それと同時に、私の体は激痛が流れ出し、視界が大きく揺れる。
気づいた時には、床に転がっていた。
私の視線には、不気味な笑みを浮かべたベレスの姿。
これでわかった話だ。
私は、ベレスに吹き飛ばされたのだ。
それも、ヴェグが受けた以上の強い力で……。
「っ……あ……は………。」
私の口の中は、鉄の味がした。
恐らく血だろう………。
「私を手間をとらせるな。ハルツ・ラベールが死ねば、全てが終わる…いや……始まるのだ。新しい世界が…。

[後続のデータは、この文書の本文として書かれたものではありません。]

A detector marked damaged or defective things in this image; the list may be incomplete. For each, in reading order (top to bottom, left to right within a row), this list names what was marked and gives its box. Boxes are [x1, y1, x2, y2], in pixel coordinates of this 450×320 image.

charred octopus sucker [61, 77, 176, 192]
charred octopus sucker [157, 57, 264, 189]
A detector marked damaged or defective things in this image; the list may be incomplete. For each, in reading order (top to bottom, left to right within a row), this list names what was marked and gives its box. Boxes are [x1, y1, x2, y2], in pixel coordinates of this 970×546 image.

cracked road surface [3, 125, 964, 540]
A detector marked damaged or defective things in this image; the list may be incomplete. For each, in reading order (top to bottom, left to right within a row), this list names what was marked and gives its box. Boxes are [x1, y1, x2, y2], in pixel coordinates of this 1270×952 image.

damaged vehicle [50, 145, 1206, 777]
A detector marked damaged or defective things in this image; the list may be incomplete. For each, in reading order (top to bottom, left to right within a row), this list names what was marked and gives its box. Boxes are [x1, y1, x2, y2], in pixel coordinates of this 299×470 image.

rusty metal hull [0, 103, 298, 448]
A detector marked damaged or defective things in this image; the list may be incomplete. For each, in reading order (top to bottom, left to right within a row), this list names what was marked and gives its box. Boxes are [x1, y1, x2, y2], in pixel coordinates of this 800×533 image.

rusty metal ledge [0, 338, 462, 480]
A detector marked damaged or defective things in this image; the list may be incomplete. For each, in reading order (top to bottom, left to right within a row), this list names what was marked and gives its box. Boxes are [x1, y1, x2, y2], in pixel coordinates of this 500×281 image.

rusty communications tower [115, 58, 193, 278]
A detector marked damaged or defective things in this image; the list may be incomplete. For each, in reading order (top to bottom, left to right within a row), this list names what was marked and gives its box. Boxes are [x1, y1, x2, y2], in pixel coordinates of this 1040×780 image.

」
不気味な笑みを浮かべながら、一歩一歩私に近づいてくる。
私は、立ち上がろうとするが手足が力が入らない。
刀が、振り上げられる。
私は、反射的に目を瞑る。
「ハルツーーーーッ!!!」
ヴェグの叫び声が、聞こえてきた。
バーンッ!と何かが、爆発する音が聞こえ、ゆっくりと目を開ける。
其処には、ライド……アサルトが立っていた。
右手には、『雷』を纏っていた姿を……。
「…アサ…………ルト………?」
私は、弱々しく彼の名を呼ぶ。
ベレスは、遠くの方にいた。
シードは、お腹を押さえながら言った。
「僕達は、彼女達を保護する任務もあります。これ以上…好き勝手にはさせません。」
「任務ヲ遂行スル……。」
アサルトは、私達を守る態勢をとる。